──────── Dokumentauszug ────────

Z Geburtshilfe Neonatol 2013; 217 - V09_6
DOI: 10.1055/s-0033-1361246

Ernährung Früh- und kranker Neugeborener: Bakterien in der Muttermilch – Freund oder Feind?

L Mense 1, M Rüdiger 1
  • 1Universitätsklinikum Carl Gustav Carus Dresden, Klinik für Kinder- und Jugendmedizin, Abteilung für Neonatologie und pädiatrische Intensivmedizin, Dresden, Germany

Die Vorteile der Ernährung von Früh- und kranken Neugeborenen mittels Muttermilch sind gut untersucht. Kontrovers diskutiert wird die Bedeutung einer bakteriellen Besiedlung von abgepumpter und gelagerter Muttermilch.

In einer eigenen Untersuchung zur Häufigkeit der bakteriellen Besiedlung abgepumpter Muttermilch zeigte sich eine Gesamt-Konzentration von > 100.000 CFU/ml (colony forming units/ml) in 23% der untersuchten Proben bei Müttern von Frühgeborenen < 32 SSW. Weitere 17% der Proben enthielten > 10.000 CFU/ml potentiell pathogener Keime, aber < 100.000 CFU/ml Gesamt-Konzentration. Es konnte dargestellt werden, dass der Prozess des Abpumpens und die weitere Verarbeitung in der Milchküche die Bakterien-Konzentration nicht beeinflusst.

Während die Angst vor einer bakteriellen Infektion für eine Pasteurisierung bei Vorliegen einer bakteriellen Besiedlung sprechen würde, mehren sich die Hinweise in der Literatur, dass das Pasteurisieren die Inzidenz einer late-onset Sepsis nicht reduzieren kann und die Aussagekraft von mikrobiologischen Kulturen der Muttermilch sehr eingeschränkt ist. Weiterhin gibt es zunehmende Hinweise, dass es in der späten Schwangerschaft zu einer natürlichen bakteriellen Migration aus dem mütterlichen Darm in das Brustdrüsengewebe kommt und damit möglicherweise die Darm-Kolonisation des Neugeborenen unterstützt wird.

Ausgehend davon, dass Muttermilch physiologisch nicht als sterile Flüssigkeit anzusehen sondern mit verschiedenen Bakterien besiedelt ist, wird ein Vorgehen bei Früh- und kranken Neugeborenen vorgestellt und auf der Grundlage der aktuellen Literatur diskutiert.

──────── Datenauszüge ────────

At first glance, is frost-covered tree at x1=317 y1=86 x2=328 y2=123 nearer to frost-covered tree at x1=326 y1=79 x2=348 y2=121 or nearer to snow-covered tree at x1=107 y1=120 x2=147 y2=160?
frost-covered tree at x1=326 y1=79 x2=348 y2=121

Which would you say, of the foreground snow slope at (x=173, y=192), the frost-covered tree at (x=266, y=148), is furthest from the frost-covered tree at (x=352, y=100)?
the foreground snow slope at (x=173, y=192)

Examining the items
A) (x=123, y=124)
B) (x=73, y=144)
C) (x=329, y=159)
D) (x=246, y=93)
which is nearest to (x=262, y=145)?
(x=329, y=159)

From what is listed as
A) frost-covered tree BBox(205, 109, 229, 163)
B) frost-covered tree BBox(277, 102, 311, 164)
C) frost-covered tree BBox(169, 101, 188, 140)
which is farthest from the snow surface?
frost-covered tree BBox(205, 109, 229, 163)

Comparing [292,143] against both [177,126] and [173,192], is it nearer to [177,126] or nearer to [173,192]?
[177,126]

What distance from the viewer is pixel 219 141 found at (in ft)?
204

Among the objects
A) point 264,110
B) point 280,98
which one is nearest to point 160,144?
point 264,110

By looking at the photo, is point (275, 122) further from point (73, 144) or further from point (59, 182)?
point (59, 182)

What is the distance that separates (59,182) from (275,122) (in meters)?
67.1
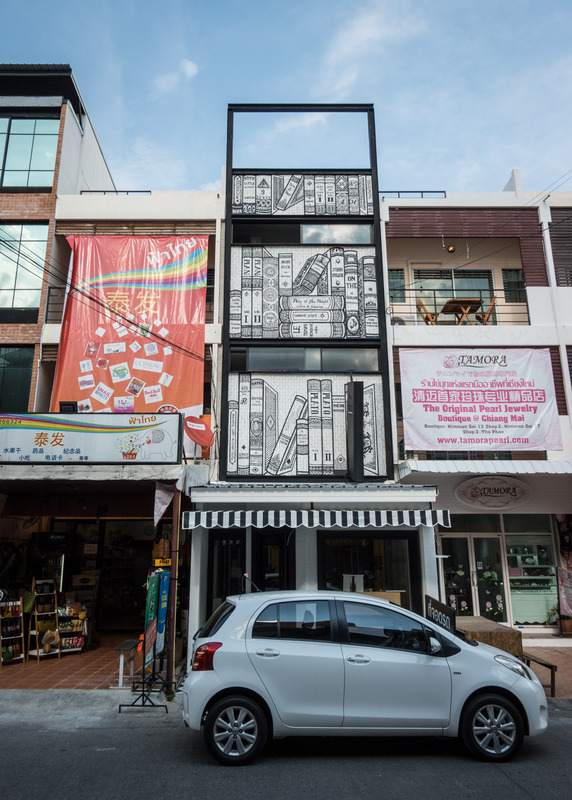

────────

Fassen Sie bitte den Text über Bakterien in der Muttermilch in zwei Sätzen zusammen.

### Lösung
In einer eigenen Untersuchung wiesen 23 % der abgepumpten Muttermilchproben von Müttern Frühgeborener unter 32 SSW eine Gesamt-Konzentration von über 100.000 CFU/ml auf, wobei das Abpumpen und die Verarbeitung in der Milchküche die Bakterien-Konzentration nicht beeinflussten. In der Literatur mehren sich die Hinweise, dass Pasteurisieren die Inzidenz einer late-onset Sepsis nicht reduzieren kann; ausgehend davon, dass Muttermilch physiologisch nicht steril ist, wird ein Vorgehen bei Früh- und kranken Neugeborenen vorgestellt und auf Grundlage der aktuellen Literatur diskutiert.